Royal Hut to Stag Saddle
Royal Hut to somewhere in the middle of nowhere
Today had something special in store for us: it would lead us to the highest point on the Te Araroa Trail, Stag Saddle. First we had to get to it though, which involved a bunch of crossings of Bush Stream - which luckily really just was a tiny stream up here and all the fording was easy. Then a climb on a tussock covered slope, a walk through a boggy valley floor, and then another bit of a climb across a field of scree.
And then all of a sudden we were there, up on the highest point of the TA, and somehow it hadn't even been that hard.
We rewarded ourselves with some Bumper Bars anyways, and then used the cellphone reception on the saddle to order rental bikes for the stretch of trail between Lake Tekapo, which we planned to reach the next day, and Lake Ohau.
After our little break we had to decide how to continue. The trail notes suggested a track across the ridgeline of the mountain to our right, instead of walking down in the valley floor as show on the maps. We just weren't sure how to get up there. So we grabbed our trekking poles and scrambled our way up to the ridge through a huge field of scree - and the view from up there was really all the reward one needs for climbing up a mountain. We had a beautiful view of Lake Tekapo from above and im the distance we could even see Mount Cook.
Walking from Stag Saddle to a camp in the middle of nowhere
The wonderful weather of course helped make this a perfect experience and we used the great atmosphere to have a lunch if tortillas with peanut butter and chocolate spread. It never tastes as good as it does with an amazing view and after bit of tramping.
Walking on the ridge was easy, there was a well formed track and going was a lot better than it probably would have been down in the valley floor through all the swamp and tussock.
After the ridge we came by Camp Stream Hut, where we initially planned to stay, but then decided to walk on so tomorrow wouldn't be such a long day - after all we had to reach Tekapo to pick up our bikes.
Instead we spent the night on a plateau shortly after starting on the "Richmond Track", which would eventually lead us to Lake Tekapo. It was our first night camping since the Queen Charlotte Trail, and the first night "Freedom Camping". We did enjoy finally camping again, but unfortunately the night was a bit windy, and the sounds of the wind rattling our tent woke us up a few times.
Walking out to Lake Tekapo
After our windy night camping in the wilderness we got up early since we had to walk about 28km to Tekapo. We walked across the plateau, having nice views of the Lake along the way. The path slowly wound its way down through tussock covered hills to the Carpark and shortly before we got there we had another picnic lunch with a view.
By then the sun was once again burning down on us - we have been so lucky with the weather so far, sometimes almost too lucky - and we dreaded the 16km road walk from the car park into town.

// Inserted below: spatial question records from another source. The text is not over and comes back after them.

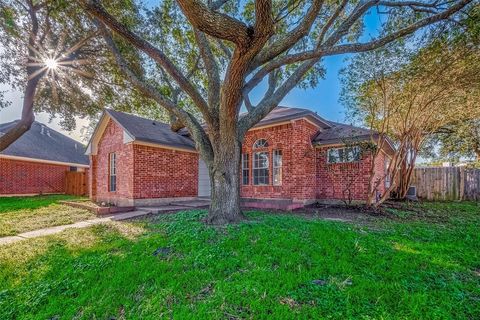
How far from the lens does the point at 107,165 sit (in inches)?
451

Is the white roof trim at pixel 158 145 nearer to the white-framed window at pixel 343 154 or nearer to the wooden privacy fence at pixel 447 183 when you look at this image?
the white-framed window at pixel 343 154

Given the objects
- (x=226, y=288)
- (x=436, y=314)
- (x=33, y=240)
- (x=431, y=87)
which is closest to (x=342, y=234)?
(x=436, y=314)

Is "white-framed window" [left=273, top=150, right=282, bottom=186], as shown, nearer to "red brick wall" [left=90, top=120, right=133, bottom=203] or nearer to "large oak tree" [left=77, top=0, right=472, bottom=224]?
"large oak tree" [left=77, top=0, right=472, bottom=224]

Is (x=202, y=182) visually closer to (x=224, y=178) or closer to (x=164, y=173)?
(x=164, y=173)

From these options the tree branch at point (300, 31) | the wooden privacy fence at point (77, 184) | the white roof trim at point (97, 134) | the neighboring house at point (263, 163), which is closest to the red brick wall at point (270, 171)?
the neighboring house at point (263, 163)

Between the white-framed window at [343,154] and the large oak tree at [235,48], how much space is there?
4.22 m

We decided to hitch it if we could and in the end we were lucky and got a hitch after just a few kilometers on the road. With the sun out like it was, the road walk probably would have been very long and exhausting.
Unfortunately we had to realize quickly that Tekapo was busy, very busy and literally all accommodation was booked out. We walked to the edge of town to see about a camping spot in the Holiday Park and even there, the signs outside declared "no vacancy" for every possible type of accommodation. Lucky for us, in regard to unpowered campsites it only meant there were no drive-in tent sites left, but they did have a spot for us and our tiny tent, since we came without a car. But even those were almost gone - which got us just a tad bit worried about the coming days and where we would sleep then, if things stayed that busy.
Tekapo overwhelmed us - so many people, lots of Asian tourists. It was hard to take after a few weeks of mountain solitude where we literally only met about ten people a day, and often even less.
Later in the day our rental bikes with trailers for the backpacks were dropped off, basically a day early - which was great for us because that way we didn't have to worry about picking them up somewhere in the morning.